===== DATASET =====

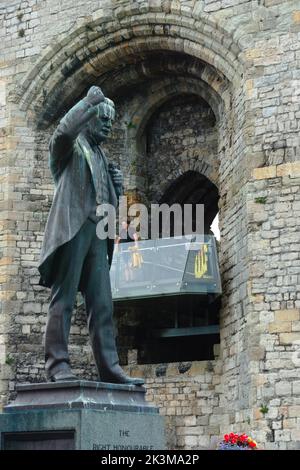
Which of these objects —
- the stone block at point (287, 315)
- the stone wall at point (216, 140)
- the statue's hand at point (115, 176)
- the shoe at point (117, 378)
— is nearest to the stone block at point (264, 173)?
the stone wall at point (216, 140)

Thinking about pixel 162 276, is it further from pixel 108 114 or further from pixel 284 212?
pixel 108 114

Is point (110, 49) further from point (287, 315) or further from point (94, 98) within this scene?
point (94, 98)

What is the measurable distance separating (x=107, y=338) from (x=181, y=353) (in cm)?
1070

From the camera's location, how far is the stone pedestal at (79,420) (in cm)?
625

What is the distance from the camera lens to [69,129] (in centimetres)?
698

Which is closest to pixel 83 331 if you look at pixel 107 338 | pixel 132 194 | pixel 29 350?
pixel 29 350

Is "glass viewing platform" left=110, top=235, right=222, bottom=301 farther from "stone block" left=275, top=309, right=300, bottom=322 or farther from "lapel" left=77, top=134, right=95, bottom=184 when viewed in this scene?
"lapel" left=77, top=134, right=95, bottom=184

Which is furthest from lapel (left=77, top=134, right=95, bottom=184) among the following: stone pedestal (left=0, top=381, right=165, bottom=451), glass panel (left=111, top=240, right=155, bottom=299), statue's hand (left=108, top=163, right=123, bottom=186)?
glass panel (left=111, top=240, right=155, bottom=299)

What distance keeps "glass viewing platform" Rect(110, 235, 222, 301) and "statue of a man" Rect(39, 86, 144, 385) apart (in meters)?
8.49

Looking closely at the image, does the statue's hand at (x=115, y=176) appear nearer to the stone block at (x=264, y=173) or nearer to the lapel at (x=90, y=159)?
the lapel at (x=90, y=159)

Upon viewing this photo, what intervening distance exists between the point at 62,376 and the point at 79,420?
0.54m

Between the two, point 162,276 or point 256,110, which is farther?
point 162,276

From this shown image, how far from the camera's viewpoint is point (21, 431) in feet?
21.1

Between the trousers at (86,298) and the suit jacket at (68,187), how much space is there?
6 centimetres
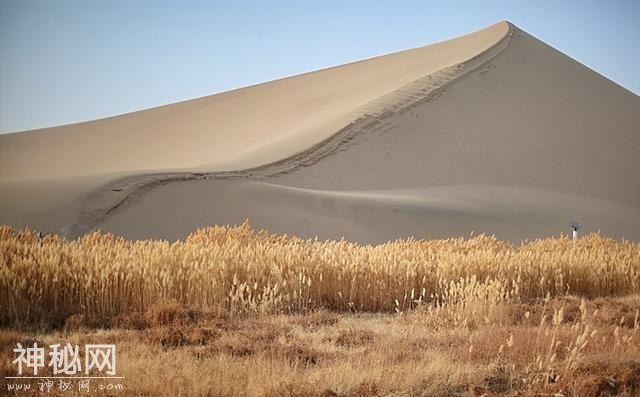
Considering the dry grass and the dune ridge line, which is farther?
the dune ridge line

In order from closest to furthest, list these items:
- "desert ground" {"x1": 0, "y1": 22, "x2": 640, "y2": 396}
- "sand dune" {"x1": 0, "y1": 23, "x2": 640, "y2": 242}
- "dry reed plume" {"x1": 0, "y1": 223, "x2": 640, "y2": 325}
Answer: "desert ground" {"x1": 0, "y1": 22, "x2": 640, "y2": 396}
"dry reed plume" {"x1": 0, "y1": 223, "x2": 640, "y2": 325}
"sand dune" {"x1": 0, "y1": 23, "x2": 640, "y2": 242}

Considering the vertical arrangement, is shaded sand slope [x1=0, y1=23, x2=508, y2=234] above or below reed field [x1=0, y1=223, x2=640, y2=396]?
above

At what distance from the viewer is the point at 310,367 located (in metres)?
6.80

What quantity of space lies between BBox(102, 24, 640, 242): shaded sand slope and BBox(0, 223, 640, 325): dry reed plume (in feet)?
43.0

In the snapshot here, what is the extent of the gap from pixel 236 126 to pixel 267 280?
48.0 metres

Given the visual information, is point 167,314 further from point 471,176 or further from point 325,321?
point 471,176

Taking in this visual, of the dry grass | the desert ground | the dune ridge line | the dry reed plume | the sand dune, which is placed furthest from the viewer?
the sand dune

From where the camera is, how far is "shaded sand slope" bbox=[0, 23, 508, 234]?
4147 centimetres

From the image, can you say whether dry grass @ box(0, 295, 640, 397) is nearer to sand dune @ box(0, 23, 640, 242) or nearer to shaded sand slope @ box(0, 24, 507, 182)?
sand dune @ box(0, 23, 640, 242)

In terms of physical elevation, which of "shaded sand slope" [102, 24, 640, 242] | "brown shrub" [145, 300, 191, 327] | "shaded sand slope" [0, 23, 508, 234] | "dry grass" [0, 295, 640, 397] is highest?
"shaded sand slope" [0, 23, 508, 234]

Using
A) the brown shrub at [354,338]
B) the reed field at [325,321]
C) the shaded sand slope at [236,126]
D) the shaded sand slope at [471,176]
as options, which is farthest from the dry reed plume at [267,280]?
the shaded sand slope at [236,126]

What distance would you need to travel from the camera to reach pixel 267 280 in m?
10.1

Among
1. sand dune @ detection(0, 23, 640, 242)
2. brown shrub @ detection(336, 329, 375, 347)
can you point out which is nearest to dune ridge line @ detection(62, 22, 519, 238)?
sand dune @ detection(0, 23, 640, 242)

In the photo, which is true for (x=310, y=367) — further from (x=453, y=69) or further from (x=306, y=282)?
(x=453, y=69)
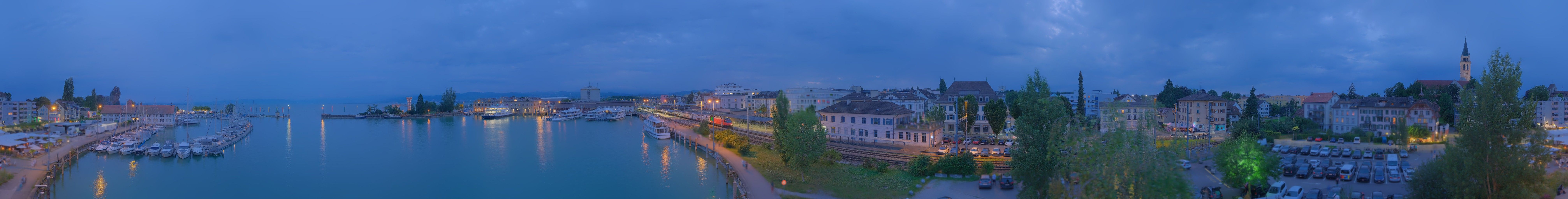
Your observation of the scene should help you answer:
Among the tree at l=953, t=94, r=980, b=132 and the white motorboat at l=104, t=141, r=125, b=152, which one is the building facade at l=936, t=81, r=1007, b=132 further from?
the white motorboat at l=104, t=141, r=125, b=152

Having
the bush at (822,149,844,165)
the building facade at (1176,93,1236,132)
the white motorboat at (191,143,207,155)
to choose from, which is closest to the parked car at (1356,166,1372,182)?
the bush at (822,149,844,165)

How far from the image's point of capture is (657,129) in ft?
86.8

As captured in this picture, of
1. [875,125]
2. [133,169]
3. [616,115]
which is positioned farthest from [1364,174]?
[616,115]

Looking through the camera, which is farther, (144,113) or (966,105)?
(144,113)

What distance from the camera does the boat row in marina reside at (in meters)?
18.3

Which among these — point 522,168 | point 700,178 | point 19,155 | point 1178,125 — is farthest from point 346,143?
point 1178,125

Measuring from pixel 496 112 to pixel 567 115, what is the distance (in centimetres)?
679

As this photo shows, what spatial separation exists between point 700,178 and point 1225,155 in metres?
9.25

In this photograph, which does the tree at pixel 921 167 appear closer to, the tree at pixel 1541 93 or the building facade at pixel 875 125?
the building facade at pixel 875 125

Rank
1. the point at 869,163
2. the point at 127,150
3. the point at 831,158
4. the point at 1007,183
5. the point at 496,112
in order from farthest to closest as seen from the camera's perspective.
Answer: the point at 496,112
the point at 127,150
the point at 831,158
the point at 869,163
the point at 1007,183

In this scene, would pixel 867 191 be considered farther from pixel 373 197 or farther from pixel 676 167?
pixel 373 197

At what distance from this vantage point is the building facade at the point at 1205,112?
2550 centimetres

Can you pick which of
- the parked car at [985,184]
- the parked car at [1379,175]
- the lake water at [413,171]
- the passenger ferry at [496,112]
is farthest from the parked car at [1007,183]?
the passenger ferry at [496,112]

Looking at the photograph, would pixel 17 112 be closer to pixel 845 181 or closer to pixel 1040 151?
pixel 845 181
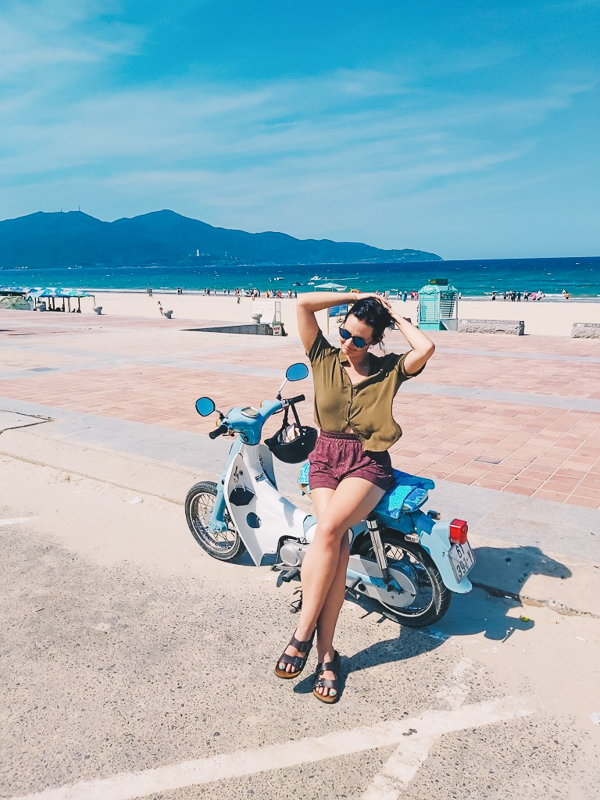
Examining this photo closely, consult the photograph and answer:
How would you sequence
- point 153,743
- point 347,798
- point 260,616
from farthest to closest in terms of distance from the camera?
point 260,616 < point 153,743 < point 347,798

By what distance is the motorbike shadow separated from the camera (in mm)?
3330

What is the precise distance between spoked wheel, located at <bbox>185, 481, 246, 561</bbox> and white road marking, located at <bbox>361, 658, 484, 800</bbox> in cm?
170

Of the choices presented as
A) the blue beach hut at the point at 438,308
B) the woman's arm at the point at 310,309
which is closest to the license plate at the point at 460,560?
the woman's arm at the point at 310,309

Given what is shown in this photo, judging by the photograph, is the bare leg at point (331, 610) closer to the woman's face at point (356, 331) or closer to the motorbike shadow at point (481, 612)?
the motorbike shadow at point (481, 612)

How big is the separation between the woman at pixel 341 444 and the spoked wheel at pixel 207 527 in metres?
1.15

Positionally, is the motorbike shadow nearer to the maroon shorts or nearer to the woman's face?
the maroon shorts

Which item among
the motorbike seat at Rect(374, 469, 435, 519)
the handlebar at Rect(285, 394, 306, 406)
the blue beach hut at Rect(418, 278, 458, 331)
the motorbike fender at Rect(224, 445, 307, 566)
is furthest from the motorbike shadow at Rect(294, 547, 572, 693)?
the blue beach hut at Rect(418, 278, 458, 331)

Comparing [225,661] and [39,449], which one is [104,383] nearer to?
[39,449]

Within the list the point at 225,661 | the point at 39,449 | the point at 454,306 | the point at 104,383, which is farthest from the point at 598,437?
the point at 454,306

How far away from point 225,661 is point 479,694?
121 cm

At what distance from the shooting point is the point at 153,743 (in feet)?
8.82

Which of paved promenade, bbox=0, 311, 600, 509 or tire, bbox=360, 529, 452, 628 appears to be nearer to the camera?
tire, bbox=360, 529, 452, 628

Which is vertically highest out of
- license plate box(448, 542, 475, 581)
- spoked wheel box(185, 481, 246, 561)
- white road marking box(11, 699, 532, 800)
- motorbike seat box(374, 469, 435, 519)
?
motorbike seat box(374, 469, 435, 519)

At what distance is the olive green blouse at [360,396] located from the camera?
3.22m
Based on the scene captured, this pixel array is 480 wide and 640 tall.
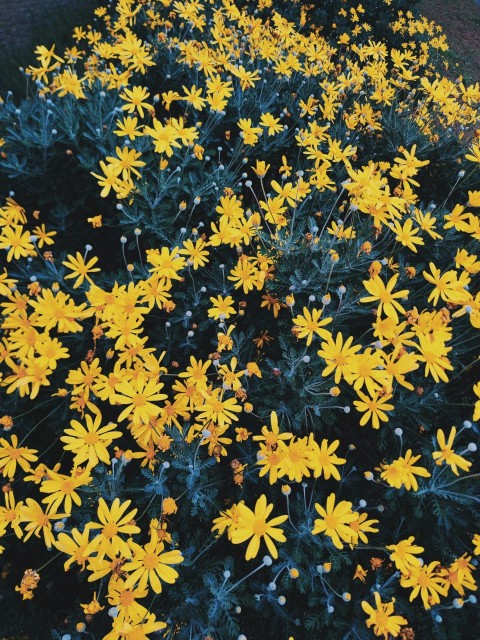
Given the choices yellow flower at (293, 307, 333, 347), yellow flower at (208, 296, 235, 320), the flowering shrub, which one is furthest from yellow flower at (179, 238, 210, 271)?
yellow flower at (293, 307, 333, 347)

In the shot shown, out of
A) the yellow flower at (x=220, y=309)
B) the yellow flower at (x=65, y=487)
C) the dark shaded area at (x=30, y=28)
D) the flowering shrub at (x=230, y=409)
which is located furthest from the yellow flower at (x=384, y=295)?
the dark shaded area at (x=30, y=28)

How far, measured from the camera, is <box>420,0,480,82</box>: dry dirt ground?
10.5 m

=====

**EXERCISE PROMPT:**
Copy out the data verbatim, from the line with "Examining this photo" to the line with "point 260,616 < point 153,743 < point 347,798", including both of those lines.

**SOLUTION FOR THIS TASK:**
Examining this photo closely, consult the photograph and answer:
How would you sequence
- point 153,743
- point 347,798
- point 260,616
from farthest to closest in terms of distance from the camera?
point 260,616 < point 153,743 < point 347,798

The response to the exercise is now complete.